Em indústrias de rede, com altos valores de investimentos, concentração horizontal no mercado relevante (IHH > 2500), verticalização, assimetria de informação e de representação como os serviços portuários, é comum condutas oportunistas por parte de alguns prestadores de serviços. Por sua vez, a regulação setorial, cuja razão de existir, é dar efetividade ao interesse público, e garantir, de um lado, o retorno via lucro ao investidor privado e, de outro lado, o serviço adequado ao usuário. Não é tarefa fácil.

No setor portuário, até que se tenha evidências que o atual modelo regulatório é o melhor, pois os relatórios de várias agências como o Banco Mundial e do Fórum Econômico Mundial, e o Doing Business, demonstram que a nossa infraestrutura precisa melhorar, assim como a qualidade e os preços, é preciso uma regulação que reduza os custos de transação, como a preventiva (ex ante), por exemplo, com a definição de critérios para evitar abusos nos preços do setor regulado pela Antaq,
Ela já vem fazendo isso relação ao Serviço de Segregação e Entrega (SSE), para alguns, THC2, agora por meio de um convênio de cooperação com o CADE, e à sobre-estadia de contêiner, cuja falta de regulação adequada possibilita ainda valor de demurrage de R$ 1,6 milhão, ou seja oitenta vezes o valor do frete (EUR 4 mil) e trinta vezes o valor da carga (R$ 30 mil) cobrados por um agente intermediário a um pequeno importador de carga PET da região Sul, transportada em três contêineres dry, e vem contribuindo para afastar pequenos e médios usuários do comércio exterior e, aumentando o desemprego no país.

Poderíamos citar dezenas de outros casos nos quais atuamos ao longo desses trinta anos de advocacia, nos quais os abusos são flagrantes, assim como decisões judiciais que não contribuem para a efetividade do serviço adequado. A Agência vem se preocupando com esse problema e, recentemente, apresentou um relatório de Análise de Impacto Regulatório que contribuirá para a definição de critérios para identificar o abuso.

Outro problema, ainda sem solução, em face da intensa judicialização por parte de terminais e usuários, é a Inspeção Não Invasiva (scanner) que, em alguns portos brasileiros, custa cerca até mais do que R$ 1.000, por inspeção, possivelmente os maiores valores do mundo, com o problema que são pagos, não para o Estado, mas a operadores portuários que, obviamente, possuem despesas para a manutenção do mesmo, vital para o seu negócio.

Nesse cenário, ainda persiste essa insegurança jurídica para os usuários dos serviços portuários, que se submetem ao controle aduaneiro no país e pode prejudicar o seu direito ao serviço adequado. Como resolver esse problema? Como equilibrar os interesses?

A Diretoria da Antaq, ao analisar denúncia da Confederação Nacional da Indústria (CNI) para declarar ilegal a problemática cobrança da inspeção não invasiva de contêiner, criada por portaria da Receita Federal em 2011 e efetuada por terminais portuários sem que houvesse qualquer regulação ou controle da Antaq, resolveu mantê-la, por meio de uma regulação repressiva e sem preço-teto.

[Desafios]:
**1.** Reproduza, do texto sobre a regulação portuária, o trecho que vai de "Outro problema, ainda" até "equilibrar os interesses?".
**2.** Responda com base no texto sobre a regulação portuária:
(a) Qual foi o valor de demurrage cobrado do pequeno importador de carga PET da região Sul?
(b) Com qual órgão a Antaq fez um convênio de cooperação sobre o Serviço de Segregação e Entrega?
(c) Qual entidade fez a denúncia analisada pela Diretoria da Antaq?
**3.** Retome o texto sobre a regulação portuária e continue a escrita a partir do ponto em que ele para.

[Dados extraídos]:
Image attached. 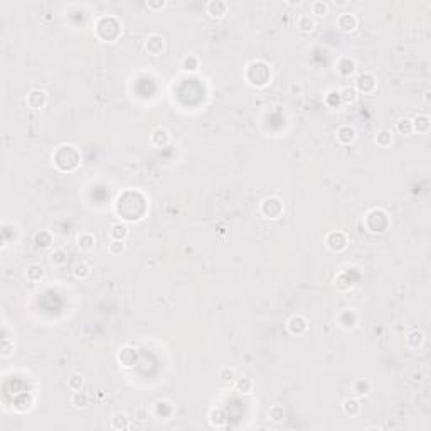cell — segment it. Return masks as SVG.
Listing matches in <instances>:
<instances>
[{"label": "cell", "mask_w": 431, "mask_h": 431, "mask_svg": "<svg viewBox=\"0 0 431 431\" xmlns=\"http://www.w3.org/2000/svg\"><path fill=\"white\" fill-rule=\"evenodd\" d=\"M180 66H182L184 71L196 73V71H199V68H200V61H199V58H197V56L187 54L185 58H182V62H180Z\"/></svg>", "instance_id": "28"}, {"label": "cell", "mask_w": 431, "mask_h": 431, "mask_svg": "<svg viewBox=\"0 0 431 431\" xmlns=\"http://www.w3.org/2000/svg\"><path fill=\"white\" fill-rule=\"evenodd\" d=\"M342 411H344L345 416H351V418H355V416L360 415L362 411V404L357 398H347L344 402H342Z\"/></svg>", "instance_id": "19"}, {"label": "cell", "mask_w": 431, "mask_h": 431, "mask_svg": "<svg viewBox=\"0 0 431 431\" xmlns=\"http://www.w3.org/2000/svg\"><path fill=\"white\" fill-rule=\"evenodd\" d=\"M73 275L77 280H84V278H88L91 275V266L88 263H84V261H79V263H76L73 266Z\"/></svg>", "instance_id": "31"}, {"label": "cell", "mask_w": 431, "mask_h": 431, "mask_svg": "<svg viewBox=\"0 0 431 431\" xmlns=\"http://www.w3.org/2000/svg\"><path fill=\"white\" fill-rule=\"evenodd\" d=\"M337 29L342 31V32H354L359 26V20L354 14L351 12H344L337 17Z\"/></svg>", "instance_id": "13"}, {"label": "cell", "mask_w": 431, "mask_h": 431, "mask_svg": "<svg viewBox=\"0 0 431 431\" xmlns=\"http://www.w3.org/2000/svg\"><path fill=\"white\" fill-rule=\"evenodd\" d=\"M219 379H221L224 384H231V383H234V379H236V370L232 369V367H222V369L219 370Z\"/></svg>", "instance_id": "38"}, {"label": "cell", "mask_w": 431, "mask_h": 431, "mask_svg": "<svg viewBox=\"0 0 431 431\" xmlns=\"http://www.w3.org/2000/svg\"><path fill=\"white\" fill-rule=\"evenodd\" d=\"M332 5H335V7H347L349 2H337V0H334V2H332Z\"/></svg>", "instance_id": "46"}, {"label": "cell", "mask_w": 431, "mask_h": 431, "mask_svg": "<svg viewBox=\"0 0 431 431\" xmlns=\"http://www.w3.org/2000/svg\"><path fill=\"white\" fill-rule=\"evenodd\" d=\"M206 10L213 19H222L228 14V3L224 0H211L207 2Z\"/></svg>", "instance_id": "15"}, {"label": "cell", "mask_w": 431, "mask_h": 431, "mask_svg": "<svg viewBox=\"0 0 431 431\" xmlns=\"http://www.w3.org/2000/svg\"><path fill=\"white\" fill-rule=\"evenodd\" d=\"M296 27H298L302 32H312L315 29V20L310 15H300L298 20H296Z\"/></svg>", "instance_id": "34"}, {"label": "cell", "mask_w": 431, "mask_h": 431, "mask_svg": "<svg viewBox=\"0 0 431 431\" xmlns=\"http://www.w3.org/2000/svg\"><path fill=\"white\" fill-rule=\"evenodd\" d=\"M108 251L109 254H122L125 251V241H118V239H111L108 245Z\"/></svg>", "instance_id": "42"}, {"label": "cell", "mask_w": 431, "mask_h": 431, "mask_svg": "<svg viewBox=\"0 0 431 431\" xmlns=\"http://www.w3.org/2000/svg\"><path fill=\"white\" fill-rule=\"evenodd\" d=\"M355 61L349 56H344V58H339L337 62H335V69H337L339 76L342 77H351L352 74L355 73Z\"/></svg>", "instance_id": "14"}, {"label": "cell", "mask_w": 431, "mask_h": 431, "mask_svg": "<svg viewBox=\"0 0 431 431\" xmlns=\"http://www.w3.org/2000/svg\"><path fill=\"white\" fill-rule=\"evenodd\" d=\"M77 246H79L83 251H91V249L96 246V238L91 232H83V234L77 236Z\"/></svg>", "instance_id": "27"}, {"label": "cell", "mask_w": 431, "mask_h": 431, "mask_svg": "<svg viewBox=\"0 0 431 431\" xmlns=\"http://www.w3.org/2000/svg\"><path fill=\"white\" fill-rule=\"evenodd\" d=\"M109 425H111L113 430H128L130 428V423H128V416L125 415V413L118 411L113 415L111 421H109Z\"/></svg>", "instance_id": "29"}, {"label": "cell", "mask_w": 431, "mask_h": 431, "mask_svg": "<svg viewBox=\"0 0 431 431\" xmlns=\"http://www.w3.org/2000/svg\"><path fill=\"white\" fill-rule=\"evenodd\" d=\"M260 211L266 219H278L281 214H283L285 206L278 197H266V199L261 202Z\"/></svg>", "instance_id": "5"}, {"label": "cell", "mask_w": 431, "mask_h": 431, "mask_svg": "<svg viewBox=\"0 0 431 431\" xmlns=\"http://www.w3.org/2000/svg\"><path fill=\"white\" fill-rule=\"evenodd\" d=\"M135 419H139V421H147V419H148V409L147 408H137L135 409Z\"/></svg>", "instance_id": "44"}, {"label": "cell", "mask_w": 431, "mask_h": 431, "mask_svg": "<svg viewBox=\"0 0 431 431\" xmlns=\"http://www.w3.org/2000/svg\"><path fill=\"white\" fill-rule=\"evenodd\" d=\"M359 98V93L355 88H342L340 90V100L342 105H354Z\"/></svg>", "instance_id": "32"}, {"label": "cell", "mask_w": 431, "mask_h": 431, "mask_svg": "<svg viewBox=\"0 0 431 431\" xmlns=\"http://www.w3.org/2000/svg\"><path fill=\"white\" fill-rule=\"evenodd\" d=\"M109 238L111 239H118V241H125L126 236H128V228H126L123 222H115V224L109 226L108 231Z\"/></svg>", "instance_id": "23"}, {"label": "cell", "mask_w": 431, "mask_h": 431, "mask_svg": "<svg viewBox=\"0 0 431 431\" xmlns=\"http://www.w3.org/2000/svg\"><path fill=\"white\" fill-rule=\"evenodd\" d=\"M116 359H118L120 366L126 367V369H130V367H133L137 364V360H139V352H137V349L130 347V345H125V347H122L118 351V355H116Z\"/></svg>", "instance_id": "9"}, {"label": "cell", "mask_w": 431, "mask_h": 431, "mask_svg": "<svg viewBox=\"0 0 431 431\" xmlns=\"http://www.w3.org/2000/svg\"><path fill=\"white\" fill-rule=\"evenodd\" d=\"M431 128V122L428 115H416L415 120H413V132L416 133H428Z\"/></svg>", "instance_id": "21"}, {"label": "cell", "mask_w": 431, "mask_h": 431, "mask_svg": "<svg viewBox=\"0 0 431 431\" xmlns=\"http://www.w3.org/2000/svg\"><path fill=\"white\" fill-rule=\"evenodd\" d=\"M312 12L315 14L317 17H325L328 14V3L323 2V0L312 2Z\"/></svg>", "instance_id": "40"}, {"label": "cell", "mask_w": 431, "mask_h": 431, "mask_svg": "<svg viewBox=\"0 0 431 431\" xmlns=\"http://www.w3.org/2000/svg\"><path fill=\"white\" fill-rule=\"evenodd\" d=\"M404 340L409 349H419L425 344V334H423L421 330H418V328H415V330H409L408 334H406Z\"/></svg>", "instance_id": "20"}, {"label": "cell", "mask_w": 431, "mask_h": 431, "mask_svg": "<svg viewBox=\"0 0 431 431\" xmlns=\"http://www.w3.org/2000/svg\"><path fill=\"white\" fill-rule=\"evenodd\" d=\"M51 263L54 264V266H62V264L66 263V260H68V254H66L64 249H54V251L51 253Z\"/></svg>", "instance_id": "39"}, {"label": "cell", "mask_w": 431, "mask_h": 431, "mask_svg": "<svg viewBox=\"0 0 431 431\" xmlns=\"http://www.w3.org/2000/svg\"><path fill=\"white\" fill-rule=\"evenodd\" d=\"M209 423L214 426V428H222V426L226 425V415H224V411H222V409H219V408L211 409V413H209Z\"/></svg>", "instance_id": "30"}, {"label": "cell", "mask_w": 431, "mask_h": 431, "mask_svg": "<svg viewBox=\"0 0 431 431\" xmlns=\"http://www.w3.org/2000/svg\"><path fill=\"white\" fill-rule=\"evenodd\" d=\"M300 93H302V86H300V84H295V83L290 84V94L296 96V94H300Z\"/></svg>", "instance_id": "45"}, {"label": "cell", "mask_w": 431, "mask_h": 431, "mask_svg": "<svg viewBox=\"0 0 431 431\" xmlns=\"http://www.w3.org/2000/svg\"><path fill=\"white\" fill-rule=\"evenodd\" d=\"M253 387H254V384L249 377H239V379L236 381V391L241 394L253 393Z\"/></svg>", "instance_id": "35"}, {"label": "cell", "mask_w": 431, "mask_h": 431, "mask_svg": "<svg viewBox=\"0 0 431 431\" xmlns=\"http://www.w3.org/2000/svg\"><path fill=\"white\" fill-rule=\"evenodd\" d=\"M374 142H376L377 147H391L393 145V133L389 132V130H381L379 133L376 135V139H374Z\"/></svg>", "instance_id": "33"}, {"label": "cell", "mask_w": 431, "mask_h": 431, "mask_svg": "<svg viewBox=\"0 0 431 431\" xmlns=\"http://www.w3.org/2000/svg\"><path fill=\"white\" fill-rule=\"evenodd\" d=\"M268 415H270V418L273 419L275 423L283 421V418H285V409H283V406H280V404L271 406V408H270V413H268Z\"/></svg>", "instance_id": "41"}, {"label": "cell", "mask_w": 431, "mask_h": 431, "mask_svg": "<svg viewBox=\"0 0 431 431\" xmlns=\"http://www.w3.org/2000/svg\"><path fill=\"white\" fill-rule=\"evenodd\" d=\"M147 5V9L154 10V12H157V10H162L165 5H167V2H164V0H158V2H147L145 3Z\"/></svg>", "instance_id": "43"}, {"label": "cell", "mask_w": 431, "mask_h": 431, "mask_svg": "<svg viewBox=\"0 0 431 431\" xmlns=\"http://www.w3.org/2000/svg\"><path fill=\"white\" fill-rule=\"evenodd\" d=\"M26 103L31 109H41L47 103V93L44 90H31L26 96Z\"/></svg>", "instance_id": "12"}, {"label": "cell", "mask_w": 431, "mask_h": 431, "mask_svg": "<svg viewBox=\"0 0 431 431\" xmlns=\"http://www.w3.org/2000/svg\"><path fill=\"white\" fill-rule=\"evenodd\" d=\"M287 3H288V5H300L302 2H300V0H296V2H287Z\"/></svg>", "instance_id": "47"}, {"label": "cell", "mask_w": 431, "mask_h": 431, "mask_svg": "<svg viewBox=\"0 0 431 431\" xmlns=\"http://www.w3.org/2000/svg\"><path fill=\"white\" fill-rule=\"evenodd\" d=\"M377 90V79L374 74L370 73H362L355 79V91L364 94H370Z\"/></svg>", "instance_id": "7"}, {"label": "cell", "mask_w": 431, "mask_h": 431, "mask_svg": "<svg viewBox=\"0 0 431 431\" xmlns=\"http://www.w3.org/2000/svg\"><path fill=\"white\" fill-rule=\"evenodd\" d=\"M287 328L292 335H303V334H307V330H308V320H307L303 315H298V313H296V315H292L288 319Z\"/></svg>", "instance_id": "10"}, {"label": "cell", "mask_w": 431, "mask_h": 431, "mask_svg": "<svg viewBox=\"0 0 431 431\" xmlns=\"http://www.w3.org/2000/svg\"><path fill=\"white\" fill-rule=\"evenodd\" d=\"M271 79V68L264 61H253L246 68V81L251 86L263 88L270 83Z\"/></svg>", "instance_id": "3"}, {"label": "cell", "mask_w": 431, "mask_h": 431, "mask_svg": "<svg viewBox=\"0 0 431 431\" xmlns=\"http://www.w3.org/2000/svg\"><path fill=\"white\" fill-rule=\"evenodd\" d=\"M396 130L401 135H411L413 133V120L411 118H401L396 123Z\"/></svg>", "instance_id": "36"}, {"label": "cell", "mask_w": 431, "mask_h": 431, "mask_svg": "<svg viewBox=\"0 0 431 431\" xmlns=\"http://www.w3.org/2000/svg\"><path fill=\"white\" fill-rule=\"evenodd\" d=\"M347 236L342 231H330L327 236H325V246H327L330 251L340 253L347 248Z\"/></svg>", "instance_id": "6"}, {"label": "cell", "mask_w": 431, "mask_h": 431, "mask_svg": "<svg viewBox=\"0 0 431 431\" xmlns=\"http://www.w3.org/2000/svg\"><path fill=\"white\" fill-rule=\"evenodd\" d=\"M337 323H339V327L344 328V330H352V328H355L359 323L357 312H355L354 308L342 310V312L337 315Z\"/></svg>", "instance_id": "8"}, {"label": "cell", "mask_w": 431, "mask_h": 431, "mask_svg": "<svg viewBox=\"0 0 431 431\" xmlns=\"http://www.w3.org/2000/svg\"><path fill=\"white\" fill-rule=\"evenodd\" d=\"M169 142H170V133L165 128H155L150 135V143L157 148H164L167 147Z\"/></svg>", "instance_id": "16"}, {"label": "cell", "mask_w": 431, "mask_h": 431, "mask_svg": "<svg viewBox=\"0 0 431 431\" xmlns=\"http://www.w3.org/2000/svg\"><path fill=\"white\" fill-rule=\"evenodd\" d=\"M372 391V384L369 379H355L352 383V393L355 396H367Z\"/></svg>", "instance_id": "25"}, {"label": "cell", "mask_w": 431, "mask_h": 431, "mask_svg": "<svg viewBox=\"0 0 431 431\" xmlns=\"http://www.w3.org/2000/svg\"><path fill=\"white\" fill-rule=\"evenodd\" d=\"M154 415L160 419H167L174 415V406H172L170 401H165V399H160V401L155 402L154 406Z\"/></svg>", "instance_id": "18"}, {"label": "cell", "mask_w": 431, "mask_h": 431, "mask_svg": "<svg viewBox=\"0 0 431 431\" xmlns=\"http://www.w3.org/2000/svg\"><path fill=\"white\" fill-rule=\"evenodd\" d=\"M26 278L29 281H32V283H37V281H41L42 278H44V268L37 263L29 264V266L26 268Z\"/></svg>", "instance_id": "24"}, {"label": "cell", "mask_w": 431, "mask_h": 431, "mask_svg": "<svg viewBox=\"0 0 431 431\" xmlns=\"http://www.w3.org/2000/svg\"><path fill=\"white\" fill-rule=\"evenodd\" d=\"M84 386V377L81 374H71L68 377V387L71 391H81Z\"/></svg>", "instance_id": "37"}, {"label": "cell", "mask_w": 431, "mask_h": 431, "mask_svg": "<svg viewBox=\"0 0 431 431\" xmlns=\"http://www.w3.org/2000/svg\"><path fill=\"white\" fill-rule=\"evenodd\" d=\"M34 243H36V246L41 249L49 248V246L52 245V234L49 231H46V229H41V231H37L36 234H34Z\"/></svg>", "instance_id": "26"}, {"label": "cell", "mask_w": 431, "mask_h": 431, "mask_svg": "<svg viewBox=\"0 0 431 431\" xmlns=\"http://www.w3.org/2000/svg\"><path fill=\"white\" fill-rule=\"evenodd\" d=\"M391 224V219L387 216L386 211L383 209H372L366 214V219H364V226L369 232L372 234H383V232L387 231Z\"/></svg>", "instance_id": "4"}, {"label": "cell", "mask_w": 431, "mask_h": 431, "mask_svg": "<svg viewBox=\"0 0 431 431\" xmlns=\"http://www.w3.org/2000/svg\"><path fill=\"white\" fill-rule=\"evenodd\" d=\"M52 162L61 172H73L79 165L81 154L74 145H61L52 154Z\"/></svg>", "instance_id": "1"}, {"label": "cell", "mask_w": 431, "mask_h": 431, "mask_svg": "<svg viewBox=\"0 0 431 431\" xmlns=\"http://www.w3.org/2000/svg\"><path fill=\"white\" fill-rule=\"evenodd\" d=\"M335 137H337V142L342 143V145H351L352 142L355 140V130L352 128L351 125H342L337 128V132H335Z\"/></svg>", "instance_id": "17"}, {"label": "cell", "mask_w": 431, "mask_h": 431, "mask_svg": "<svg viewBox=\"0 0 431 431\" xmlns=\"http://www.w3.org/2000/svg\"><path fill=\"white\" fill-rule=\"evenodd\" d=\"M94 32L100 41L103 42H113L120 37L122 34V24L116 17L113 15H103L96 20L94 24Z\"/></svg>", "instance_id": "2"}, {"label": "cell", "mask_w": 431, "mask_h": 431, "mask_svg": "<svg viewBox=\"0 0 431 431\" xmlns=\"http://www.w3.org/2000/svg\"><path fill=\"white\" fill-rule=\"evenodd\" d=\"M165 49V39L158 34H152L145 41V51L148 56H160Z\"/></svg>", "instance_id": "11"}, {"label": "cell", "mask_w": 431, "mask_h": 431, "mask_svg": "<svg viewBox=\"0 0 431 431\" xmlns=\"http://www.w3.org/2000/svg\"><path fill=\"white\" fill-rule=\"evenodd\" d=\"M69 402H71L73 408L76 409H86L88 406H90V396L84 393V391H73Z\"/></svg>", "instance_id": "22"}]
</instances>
* * *
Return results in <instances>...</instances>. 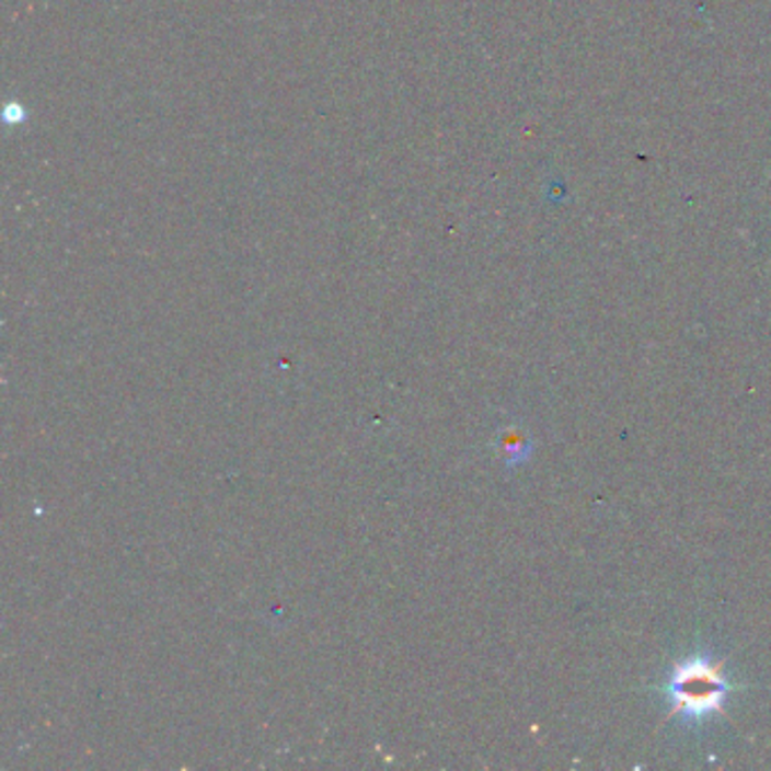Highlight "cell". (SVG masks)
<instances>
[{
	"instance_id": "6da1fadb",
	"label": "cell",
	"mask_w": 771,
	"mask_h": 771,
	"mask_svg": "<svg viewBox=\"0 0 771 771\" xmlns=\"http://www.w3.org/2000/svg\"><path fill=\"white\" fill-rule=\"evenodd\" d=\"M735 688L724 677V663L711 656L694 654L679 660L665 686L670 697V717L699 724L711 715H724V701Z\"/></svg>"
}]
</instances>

[Respostas às tarefas]:
**1.**
Outro problema, ainda sem solução, em face da intensa judicialização por parte de terminais e usuários, é a Inspeção Não Invasiva (scanner) que, em alguns portos brasileiros, custa cerca até mais do que R$ 1.000, por inspeção, possivelmente os maiores valores do mundo, com o problema que são pagos, não para o Estado, mas a operadores portuários que, obviamente, possuem despesas para a manutenção do mesmo, vital para o seu negócio.

Nesse cenário, ainda persiste essa insegurança jurídica para os usuários dos serviços portuários, que se submetem ao controle aduaneiro no país e pode prejudicar o seu direito ao serviço adequado. Como resolver esse problema? Como equilibrar os interesses?

**2.**
(a) R$ 1,6 milhão.
(b) Com o CADE.
(c) A Confederação Nacional da Indústria (CNI).

**3.**
Não devemos confundir price cap, autorizado pela Lei de Liberdade Econômica em mercados regulados, com preço-teto, que é comum em atividade regulada, tendo iniciado no Reino Unido nos anos 1980, com o “tabelamento de preço da extinta SUNAB”. São coisas totalmente distintas.

Isso se dá porque a agência decidiu “reconhecer a legalidade e conformidade regulatória da cobrança estratificada da rubrica ´Inspeção Não Invasiva de Contêineres´ por parte das instalações portuárias que operam em regime de arrendamento (nos portos organizados) ou em regime autorizativo (Terminais de Uso Privado -TUPs) e determinar à Superintendência de Regulação - SRG, desta Agência, que promova análise em relação à aderência regulatória da cobrança ora deliberada em relação aos termos da Resolução Normativa nº 34-ANTAQ, recentemente editada, com vistas a avaliar a necessidade e conveniência de inserir o presente assunto no bojo das providências subsequentes à aprovação da referida norma, dentro dos limites regulatórios lá estabelecidos.” Mas qual “conformidade regulatória”?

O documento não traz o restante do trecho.